Die typische Stahlrohrkonstruktion des Rumpfes weist den Zugvogel I als einen Repräsentanten des Segelflugzeugbaues der 1950er Jahre aus.

Der Zugvogel 1 ist in typischer Scheibe Bauweise hergestellt, mit einem stoffbespannten Stahlrohrrumpf. Das Rumpfvorderteil wurde zum ersten Mal mit einer Kunststoffschale und das Cockpit mit einer schönen geblasenen Haube verkleidet. Das Rumpfboot hat eine Kufe mit einem festen Rad. Bei einigen Exemplaren wurde aber auch ein abwerfbares Zwillingsfahrwerk verwendet. Charakteristisch für den Zugvogel I ist die negative Pfeilung der Flügelvorderkante mit etwa minus fünf Grad, die V-Form beträgt 2,4 Grad. Auch gehen die Querruder im Gegensatz zu den anderen Zugvögeln bis ganz an die Flügelspitze. Eine weitere Besonderheit ist der Flügelanschluss. Hier stoßen wie beim Specht die Wurzelrippen der Flügelhälften ohne Schlitzverkleidung stumpf an einander. [)er Hauptbolzen wird senkrecht von oben eingesetzt.

Das einzige heute noch existierende Exemplar ist die Werk-Nr. 1002, Baujahr 1955, mit dem Kennzeichen D-8773. Es gehört seit 1991 Heinz Nierholz aus Bonndorf-Wellendingen im Südschwarzwald und ist auf dem Flugplatz in Blumberg stationiert. Erster Besitzer war eine Eigentümergemeinschaft aus Villingen mit dem Fabrikanten Wilhelm Binder, dem Augenarzt Dr. Zetsche und dem Architekten Helmut Zeidler. Die Originalrechnung vom 7. März 1955 liegt noch vor und benennt einen Preis einschließlich Instrumentierung von 12.000 DM. Ein offener Hänger schlug noch einmal mit 2450 DM zu Buche. In 5O Jahren hat die D-8773 mehr als 1700 Starts mit mehr als 1.600 Stunden geflogen.

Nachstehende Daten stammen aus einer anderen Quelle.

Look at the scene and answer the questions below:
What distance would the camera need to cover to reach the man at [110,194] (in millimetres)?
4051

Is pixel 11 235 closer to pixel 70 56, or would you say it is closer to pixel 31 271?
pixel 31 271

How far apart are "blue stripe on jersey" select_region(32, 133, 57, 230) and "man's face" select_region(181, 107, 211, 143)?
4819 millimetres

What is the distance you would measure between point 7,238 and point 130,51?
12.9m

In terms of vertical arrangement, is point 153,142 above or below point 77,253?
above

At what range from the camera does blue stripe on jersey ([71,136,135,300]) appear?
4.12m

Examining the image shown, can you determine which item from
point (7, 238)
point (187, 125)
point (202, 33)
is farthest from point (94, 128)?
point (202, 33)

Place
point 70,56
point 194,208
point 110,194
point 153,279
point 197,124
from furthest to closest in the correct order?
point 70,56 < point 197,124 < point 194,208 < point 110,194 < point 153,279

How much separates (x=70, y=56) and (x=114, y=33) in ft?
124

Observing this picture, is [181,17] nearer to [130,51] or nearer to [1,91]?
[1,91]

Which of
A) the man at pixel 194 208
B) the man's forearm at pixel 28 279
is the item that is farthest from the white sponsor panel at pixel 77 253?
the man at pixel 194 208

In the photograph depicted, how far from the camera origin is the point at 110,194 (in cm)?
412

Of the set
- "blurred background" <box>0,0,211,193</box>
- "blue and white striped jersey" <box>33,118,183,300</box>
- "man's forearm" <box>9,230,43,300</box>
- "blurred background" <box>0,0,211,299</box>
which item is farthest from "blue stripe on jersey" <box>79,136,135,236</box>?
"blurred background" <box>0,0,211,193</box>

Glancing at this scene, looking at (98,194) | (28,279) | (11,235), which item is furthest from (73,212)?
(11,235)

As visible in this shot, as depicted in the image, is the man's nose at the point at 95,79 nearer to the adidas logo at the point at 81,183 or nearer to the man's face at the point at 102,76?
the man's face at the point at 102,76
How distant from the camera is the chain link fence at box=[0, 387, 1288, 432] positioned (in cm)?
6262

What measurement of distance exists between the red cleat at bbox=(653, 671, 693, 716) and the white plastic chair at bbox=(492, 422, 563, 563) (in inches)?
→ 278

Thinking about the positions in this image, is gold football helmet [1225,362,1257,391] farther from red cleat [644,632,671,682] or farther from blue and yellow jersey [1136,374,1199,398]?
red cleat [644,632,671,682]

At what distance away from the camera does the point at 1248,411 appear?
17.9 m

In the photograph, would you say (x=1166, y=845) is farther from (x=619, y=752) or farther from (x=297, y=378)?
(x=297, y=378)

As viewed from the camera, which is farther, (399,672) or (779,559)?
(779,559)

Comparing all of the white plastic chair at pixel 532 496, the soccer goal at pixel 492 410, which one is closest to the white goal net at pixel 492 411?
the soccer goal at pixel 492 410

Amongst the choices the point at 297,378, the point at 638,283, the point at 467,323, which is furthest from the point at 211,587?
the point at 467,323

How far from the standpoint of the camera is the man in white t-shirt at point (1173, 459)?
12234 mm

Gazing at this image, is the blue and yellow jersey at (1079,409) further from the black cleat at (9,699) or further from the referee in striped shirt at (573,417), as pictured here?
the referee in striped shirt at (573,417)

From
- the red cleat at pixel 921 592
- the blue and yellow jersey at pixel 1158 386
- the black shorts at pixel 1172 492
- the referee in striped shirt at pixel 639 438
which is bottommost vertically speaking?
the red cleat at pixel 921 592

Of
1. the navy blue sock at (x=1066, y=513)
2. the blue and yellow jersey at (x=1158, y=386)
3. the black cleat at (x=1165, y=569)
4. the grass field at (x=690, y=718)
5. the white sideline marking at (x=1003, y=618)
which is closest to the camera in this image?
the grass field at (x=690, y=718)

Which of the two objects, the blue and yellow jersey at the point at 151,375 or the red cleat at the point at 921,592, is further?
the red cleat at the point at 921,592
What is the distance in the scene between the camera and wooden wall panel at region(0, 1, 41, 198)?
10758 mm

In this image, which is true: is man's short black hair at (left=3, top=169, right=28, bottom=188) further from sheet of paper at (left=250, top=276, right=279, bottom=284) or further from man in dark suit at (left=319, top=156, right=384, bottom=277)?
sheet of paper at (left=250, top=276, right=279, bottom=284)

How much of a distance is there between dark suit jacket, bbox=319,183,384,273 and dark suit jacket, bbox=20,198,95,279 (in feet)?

Nach dem Vorbild der Minimoa und der Weihe-50 aus Aventoft ganz im Norden der Republik hat im Januar 2005 das Landesdenkmalamt Baden-Württemberg beim Regierungspräsidium in Freiburg den Zugvogel I als Meilenstein in der Entwicklung im Segelflugzeugbau in die Liste der technischen Kulturdenkmale aufgenommen.

Der von Rudolf Kaiser als Ka 5 entwickelte Zugvogel wurde beim Scheibe Flugzeugbau produziert.